→ **WHAT IS BEING ASKED**: Output an exact reproduction of the data.

→ **PROVIDED MATERIAL**:
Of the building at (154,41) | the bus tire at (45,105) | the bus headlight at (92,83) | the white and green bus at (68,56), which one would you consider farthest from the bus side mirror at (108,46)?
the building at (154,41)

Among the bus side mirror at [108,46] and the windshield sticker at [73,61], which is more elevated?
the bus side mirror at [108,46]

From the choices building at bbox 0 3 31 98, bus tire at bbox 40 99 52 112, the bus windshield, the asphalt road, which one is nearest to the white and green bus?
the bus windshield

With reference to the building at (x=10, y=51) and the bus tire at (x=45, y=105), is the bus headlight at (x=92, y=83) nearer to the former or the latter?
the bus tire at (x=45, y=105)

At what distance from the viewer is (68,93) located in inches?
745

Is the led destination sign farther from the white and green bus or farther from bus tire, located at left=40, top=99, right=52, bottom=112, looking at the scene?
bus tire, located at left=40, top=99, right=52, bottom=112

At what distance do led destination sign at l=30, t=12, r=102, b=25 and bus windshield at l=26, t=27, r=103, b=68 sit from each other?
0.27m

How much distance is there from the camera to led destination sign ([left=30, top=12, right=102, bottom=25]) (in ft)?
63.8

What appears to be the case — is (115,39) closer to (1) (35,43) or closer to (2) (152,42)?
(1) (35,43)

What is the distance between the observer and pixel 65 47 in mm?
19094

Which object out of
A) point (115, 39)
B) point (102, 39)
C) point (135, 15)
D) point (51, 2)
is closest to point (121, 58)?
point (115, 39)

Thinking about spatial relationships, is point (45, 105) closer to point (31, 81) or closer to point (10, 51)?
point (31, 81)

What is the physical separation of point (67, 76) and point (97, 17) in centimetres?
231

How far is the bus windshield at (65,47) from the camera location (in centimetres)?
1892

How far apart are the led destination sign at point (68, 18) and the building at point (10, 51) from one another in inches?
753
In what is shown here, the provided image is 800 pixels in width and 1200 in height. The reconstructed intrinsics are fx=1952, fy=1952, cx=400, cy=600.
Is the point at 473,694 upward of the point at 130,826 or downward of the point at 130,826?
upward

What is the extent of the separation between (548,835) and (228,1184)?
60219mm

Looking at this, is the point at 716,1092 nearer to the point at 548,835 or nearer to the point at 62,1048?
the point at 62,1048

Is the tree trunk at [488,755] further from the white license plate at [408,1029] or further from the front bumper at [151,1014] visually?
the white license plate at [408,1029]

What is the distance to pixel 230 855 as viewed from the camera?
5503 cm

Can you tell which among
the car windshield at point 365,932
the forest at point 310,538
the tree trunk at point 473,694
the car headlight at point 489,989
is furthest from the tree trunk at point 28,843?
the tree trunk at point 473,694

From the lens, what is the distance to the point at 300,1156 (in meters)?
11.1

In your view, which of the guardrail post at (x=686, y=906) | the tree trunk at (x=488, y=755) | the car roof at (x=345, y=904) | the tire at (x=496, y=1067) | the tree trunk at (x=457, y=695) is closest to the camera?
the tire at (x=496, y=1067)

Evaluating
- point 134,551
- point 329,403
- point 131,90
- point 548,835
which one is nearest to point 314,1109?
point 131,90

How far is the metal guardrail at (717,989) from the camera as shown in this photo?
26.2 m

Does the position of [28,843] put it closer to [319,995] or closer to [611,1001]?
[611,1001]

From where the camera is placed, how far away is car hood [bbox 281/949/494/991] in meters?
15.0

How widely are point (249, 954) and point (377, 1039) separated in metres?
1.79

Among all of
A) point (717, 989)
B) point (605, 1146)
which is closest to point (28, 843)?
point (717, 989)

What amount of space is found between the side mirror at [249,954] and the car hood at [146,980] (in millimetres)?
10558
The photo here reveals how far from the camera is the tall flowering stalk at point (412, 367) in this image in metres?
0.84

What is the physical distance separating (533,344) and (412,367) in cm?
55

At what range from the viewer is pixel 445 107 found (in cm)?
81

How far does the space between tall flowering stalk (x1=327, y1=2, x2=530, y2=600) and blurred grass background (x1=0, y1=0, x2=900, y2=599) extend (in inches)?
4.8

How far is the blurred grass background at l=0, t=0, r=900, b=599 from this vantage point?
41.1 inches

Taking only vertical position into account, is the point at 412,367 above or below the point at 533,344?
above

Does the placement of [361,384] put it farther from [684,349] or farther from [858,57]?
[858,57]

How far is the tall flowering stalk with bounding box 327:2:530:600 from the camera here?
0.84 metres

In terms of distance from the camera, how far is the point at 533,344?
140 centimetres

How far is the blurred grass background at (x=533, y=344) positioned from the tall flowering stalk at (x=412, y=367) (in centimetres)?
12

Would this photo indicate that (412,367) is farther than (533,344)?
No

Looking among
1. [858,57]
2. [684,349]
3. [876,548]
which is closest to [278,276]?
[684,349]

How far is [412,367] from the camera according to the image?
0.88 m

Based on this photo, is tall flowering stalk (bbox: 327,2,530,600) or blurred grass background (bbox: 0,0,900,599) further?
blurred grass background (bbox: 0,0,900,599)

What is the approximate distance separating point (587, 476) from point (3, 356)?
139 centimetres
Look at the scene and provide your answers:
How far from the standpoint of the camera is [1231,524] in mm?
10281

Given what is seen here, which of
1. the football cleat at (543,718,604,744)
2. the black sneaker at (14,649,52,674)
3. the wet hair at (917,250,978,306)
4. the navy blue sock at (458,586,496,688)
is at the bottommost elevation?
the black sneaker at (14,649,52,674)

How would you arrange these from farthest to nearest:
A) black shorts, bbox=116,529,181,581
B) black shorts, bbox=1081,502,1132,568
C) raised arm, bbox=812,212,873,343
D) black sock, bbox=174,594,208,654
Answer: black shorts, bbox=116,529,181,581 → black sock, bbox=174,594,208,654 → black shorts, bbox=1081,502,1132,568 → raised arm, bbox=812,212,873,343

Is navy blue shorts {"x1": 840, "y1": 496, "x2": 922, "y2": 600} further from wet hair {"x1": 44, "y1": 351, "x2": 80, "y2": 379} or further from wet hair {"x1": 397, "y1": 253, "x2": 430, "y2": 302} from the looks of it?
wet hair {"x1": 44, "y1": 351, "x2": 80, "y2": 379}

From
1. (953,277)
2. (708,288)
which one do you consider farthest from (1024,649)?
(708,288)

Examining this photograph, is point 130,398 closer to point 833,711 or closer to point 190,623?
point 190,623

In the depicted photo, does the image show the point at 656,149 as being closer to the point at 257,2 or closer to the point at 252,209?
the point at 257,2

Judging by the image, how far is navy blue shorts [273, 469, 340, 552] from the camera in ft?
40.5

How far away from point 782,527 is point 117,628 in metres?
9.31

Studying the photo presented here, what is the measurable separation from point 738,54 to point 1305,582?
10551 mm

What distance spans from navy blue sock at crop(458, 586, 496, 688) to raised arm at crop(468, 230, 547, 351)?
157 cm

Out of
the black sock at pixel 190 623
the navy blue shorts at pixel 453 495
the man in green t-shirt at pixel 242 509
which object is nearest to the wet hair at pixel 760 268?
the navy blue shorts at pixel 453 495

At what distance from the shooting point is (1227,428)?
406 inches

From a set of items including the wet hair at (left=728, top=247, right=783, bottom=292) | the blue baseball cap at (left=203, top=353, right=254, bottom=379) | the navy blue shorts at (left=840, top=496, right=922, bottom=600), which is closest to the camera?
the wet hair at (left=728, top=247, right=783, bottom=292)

→ **WRITTEN REPLY**:
Of the building at (154,41) | the bus tire at (45,105) | the bus headlight at (92,83) | the white and green bus at (68,56), which one would you consider farthest from the bus side mirror at (108,46)?
the building at (154,41)

Among the bus side mirror at [108,46] and the windshield sticker at [73,61], which is more elevated?
the bus side mirror at [108,46]

From the choices building at bbox 0 3 31 98, bus tire at bbox 40 99 52 112, the bus windshield, the asphalt road, which one is nearest to the white and green bus?
the bus windshield

With reference to the building at (x=10, y=51) and the bus tire at (x=45, y=105), is the bus headlight at (x=92, y=83) nearer to the former or the latter?
the bus tire at (x=45, y=105)

At what distance from the viewer is (68,93) located in inches?
745

Is the led destination sign farther from the white and green bus or farther from bus tire, located at left=40, top=99, right=52, bottom=112, looking at the scene?
bus tire, located at left=40, top=99, right=52, bottom=112

At what distance do led destination sign at l=30, t=12, r=102, b=25 and bus windshield at l=26, t=27, r=103, b=68 sit from each other?
0.27m

How much distance is there from the camera to led destination sign ([left=30, top=12, right=102, bottom=25]) (in ft)?
63.8

What appears to be the case — is (115,39) closer to (1) (35,43) or closer to (2) (152,42)?
(1) (35,43)

What is the distance between the observer and pixel 65 47 in mm?
19094

Which object out of
A) point (115, 39)
B) point (102, 39)
C) point (135, 15)
D) point (51, 2)
is closest to point (121, 58)?
point (115, 39)

Thinking about spatial relationships, is point (45, 105) closer to point (31, 81) or closer to point (10, 51)?
point (31, 81)

What is the physical separation of point (67, 76) and point (97, 17) in centimetres?
231

How far is the bus windshield at (65,47) from the camera location (in centimetres)?
1892

How far apart are the led destination sign at point (68, 18) and the building at point (10, 51) from one another in inches?
753
In what is shown here, the provided image is 800 pixels in width and 1200 in height. The reconstructed intrinsics are fx=1952, fy=1952, cx=400, cy=600.
Is the point at 473,694 upward of the point at 130,826 or downward of the point at 130,826?
upward

What is the extent of the separation between (548,835) and (228,1184)?
60219mm

Looking at this, is the point at 716,1092 nearer to the point at 548,835 or nearer to the point at 62,1048?
the point at 62,1048

Is the tree trunk at [488,755] further from the white license plate at [408,1029] or further from the front bumper at [151,1014] visually?
the white license plate at [408,1029]

What is the distance to pixel 230 855 as viewed from the camera?
5503 cm

Can you tell which among
the car windshield at point 365,932
the forest at point 310,538
the tree trunk at point 473,694
the car headlight at point 489,989
is furthest from the tree trunk at point 28,843?
the tree trunk at point 473,694

From the lens, what is the distance to the point at 300,1156 (in meters)?
11.1

In your view, which of the guardrail post at (x=686, y=906) | the tree trunk at (x=488, y=755) | the car roof at (x=345, y=904) | the tire at (x=496, y=1067) | the tree trunk at (x=457, y=695) is closest to the camera?
the tire at (x=496, y=1067)

Evaluating
- point 134,551
- point 329,403
- point 131,90
- point 548,835
which one is nearest to point 314,1109?
point 131,90

How far is the metal guardrail at (717,989) from the camera as shown in this photo?
26.2 m

Does the position of [28,843] put it closer to [319,995] or closer to [611,1001]?
[611,1001]

From where the camera is placed, how far away is car hood [bbox 281/949/494/991] in meters?
15.0

How widely are point (249, 954) and point (377, 1039) separated in metres?
1.79

Among all of
A) point (717, 989)
B) point (605, 1146)
which is closest to point (28, 843)?
point (717, 989)

What amount of space is found between the side mirror at [249,954] and the car hood at [146,980] (in millimetres)?
10558
The photo here reveals how far from the camera is the tall flowering stalk at point (412, 367) in this image in metres?
0.84

What is the physical distance separating (533,344) and (412,367) in cm?
55

At what range from the viewer is pixel 445 107 found (in cm)?
81

How far does the space between tall flowering stalk (x1=327, y1=2, x2=530, y2=600) and blurred grass background (x1=0, y1=0, x2=900, y2=599) extend (in inches)?
4.8

How far is the blurred grass background at l=0, t=0, r=900, b=599 from this vantage point?
41.1 inches

Taking only vertical position into account, is the point at 412,367 above or below the point at 533,344?
above

Does the placement of [361,384] put it farther from [684,349] or farther from [858,57]?
[858,57]

How far is the tall flowering stalk with bounding box 327:2:530:600 from the camera here?
0.84 metres

In terms of distance from the camera, how far is the point at 533,344?
140 centimetres

How far is the blurred grass background at (x=533, y=344) positioned from the tall flowering stalk at (x=412, y=367) (in centimetres)?
12

Would this photo indicate that (412,367) is farther than (533,344)?
No

Looking among
1. [858,57]
2. [684,349]
3. [876,548]
which is closest to [278,276]?
[684,349]

How far is [412,367] from the camera according to the image?
0.88 m

Based on this photo, is tall flowering stalk (bbox: 327,2,530,600) or blurred grass background (bbox: 0,0,900,599) further?
blurred grass background (bbox: 0,0,900,599)

What is the approximate distance separating point (587, 476) from point (3, 356)?
139 centimetres
Look at the scene and provide your answers:
How far from the standpoint of the camera is [1231,524] in mm?
10281

Given what is seen here, which of
1. the football cleat at (543,718,604,744)
2. the black sneaker at (14,649,52,674)
3. the wet hair at (917,250,978,306)
4. the navy blue sock at (458,586,496,688)
is at the bottommost elevation?
the black sneaker at (14,649,52,674)

How would you arrange these from farthest to nearest:
A) black shorts, bbox=116,529,181,581
B) black shorts, bbox=1081,502,1132,568
C) raised arm, bbox=812,212,873,343
D) black sock, bbox=174,594,208,654
Answer: black shorts, bbox=116,529,181,581 → black sock, bbox=174,594,208,654 → black shorts, bbox=1081,502,1132,568 → raised arm, bbox=812,212,873,343

Is navy blue shorts {"x1": 840, "y1": 496, "x2": 922, "y2": 600} further from wet hair {"x1": 44, "y1": 351, "x2": 80, "y2": 379} or further from wet hair {"x1": 397, "y1": 253, "x2": 430, "y2": 302} from the looks of it?
wet hair {"x1": 44, "y1": 351, "x2": 80, "y2": 379}

From
1. (953,277)
2. (708,288)
which one do you consider farthest from (1024,649)?
(708,288)

Examining this photograph, is point 130,398 closer to point 833,711 or closer to point 190,623?
point 190,623

In the depicted photo, does the image show the point at 656,149 as being closer to the point at 257,2 or closer to the point at 252,209?
the point at 257,2

Judging by the image, how far is navy blue shorts [273, 469, 340, 552] from the camera in ft?
40.5

How far away from point 782,527 is point 117,628 in metres?
9.31

Studying the photo presented here, what is the measurable separation from point 738,54 to point 1305,582?
10551 mm

What distance spans from navy blue sock at crop(458, 586, 496, 688) to raised arm at crop(468, 230, 547, 351)?
157 cm

Out of
the black sock at pixel 190 623
the navy blue shorts at pixel 453 495
the man in green t-shirt at pixel 242 509
which object is nearest to the wet hair at pixel 760 268?
the navy blue shorts at pixel 453 495

At what distance from the shooting point is (1227,428)?
406 inches

From a set of items including the wet hair at (left=728, top=247, right=783, bottom=292) | the blue baseball cap at (left=203, top=353, right=254, bottom=379) | the navy blue shorts at (left=840, top=496, right=922, bottom=600), which is closest to the camera?
the wet hair at (left=728, top=247, right=783, bottom=292)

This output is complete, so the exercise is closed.